Compare two ways of collecting data:

  • extracting it from HTML,
  • obtaining it from a structured API.

Core angle¶

The methodological choice matters.
APIs are usually cleaner and more stable, but they impose structure and sometimes limits.

In [ ]:
import json
import pandas as pd
import time
from bs4 import BeautifulSoup

1. Mock API response and mock HTML archive¶

Both contain the same information: article ID, title, and date.

In [ ]:
api_page_1 = {
    "page": 1,
    "next_page": 2,
    "results": [
        {"id": 101, "title": "Inflation slows", "date": "2026-03-01"},
        {"id": 102, "title": "Exports rise", "date": "2026-03-02"}
    ]
}

api_page_2 = {
    "page": 2,
    "next_page": None,
    "results": [
        {"id": 103, "title": "Jobs data revised", "date": "2026-03-03"}
    ]
}

html_page_1 = '''
<div class="entry" data-id="101"><h2>Inflation slows</h2><span>2026-03-01</span></div>
<div class="entry" data-id="102"><h2>Exports rise</h2><span>2026-03-02</span></div>
'''

html_page_2 = '''
<div class="entry" data-id="103"><h2>Jobs data revised</h2><span>2026-03-03</span></div>
'''

2. Parse the API output¶

In [ ]:
def parse_api_pages(pages):
    rows = []
    for page in pages:
        rows.extend(page["results"])
    return pd.DataFrame(rows)

df_api = parse_api_pages([api_page_1, api_page_2])
df_api

3. Parse the HTML output¶

In [ ]:
def parse_html_pages(pages):
    rows = []
    for html in pages:
        soup = BeautifulSoup(html, "html.parser")
        for entry in soup.select("div.entry"):
            rows.append({
                "id": int(entry["data-id"]),
                "title": entry.select_one("h2").get_text(strip=True),
                "date": entry.select_one("span").get_text(strip=True)
            })
    return pd.DataFrame(rows)

df_html = parse_html_pages([html_page_1, html_page_2])
df_html

4. Compare the two sources¶

In [ ]:
comparison = pd.DataFrame({
    "criterion": ["structure", "fragility", "metadata quality", "pagination logic", "legal/ethical clarity"],
    "API": [
        "explicit fields",
        "usually lower",
        "typically higher",
        "often documented",
        "usually clearer"
    ],
    "HTML scraping": [
        "must infer structure",
        "higher",
        "depends on page design",
        "must reverse engineer",
        "must inspect robots/terms carefully"
    ]
})
comparison

5. Simulate a simple rate limit policy¶

A rate-limited API may allow only a certain number of requests per minute.
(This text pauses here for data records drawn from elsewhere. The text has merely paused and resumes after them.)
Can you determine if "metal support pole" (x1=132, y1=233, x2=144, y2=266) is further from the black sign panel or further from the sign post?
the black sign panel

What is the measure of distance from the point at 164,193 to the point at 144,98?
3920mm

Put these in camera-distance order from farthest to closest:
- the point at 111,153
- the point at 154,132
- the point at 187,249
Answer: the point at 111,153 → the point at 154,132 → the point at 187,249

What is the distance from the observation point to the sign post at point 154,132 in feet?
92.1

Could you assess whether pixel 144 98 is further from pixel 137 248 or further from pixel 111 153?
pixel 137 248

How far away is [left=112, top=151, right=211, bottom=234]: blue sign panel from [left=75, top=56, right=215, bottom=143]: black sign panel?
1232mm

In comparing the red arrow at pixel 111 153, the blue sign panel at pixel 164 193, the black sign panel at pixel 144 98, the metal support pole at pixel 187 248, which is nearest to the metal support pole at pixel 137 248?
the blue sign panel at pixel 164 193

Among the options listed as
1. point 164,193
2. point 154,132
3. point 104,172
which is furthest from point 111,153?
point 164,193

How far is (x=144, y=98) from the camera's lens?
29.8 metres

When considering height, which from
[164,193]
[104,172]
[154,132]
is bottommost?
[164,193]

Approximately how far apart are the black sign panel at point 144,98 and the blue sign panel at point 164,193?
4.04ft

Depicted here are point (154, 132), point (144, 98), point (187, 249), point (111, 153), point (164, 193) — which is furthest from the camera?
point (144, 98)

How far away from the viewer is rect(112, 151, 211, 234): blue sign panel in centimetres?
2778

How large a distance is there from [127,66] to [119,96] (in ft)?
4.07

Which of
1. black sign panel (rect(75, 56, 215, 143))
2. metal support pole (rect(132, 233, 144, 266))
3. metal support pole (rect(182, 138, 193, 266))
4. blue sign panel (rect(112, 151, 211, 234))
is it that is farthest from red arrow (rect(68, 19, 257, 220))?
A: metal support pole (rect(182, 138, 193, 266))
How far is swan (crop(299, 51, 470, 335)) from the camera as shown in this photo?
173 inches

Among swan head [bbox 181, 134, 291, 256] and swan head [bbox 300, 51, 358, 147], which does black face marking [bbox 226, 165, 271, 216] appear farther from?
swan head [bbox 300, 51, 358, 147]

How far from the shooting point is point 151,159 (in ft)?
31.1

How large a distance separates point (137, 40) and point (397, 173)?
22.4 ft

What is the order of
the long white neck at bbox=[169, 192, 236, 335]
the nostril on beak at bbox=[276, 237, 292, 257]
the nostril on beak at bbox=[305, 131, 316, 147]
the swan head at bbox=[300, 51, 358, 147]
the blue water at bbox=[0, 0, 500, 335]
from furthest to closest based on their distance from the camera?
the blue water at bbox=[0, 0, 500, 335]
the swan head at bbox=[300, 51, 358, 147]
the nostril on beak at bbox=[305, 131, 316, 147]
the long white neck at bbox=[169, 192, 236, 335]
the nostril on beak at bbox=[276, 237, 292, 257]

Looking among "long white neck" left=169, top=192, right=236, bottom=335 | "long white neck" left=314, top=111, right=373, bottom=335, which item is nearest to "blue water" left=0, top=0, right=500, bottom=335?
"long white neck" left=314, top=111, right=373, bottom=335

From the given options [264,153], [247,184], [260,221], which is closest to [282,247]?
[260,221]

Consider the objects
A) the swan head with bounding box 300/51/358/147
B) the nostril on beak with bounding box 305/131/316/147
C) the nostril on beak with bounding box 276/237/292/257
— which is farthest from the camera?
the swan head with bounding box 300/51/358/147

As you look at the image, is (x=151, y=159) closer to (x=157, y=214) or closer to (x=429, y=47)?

Even when data collection is permitted, good practice is to be conservative.

In [ ]:
def polite_pagination_fetch(max_pages=3, pause_seconds=0.2):
    pages_fetched = []
    for page in range(1, max_pages + 1):
        pages_fetched.append(page)
        time.sleep(pause_seconds)
    return pages_fetched

polite_pagination_fetch()

Short exercise¶

Write a short methodological note:

  1. When is scraping justified if an API exists?
  2. Why is a structured API usually easier to validate?
  3. Why should a data collection appendix report the source, endpoint logic, and collection date?

Optional extension¶

  • Build a fake paginated API wrapper function.
  • Add request logs with timestamps.
  • Create a function that stops automatically when next_page becomes None.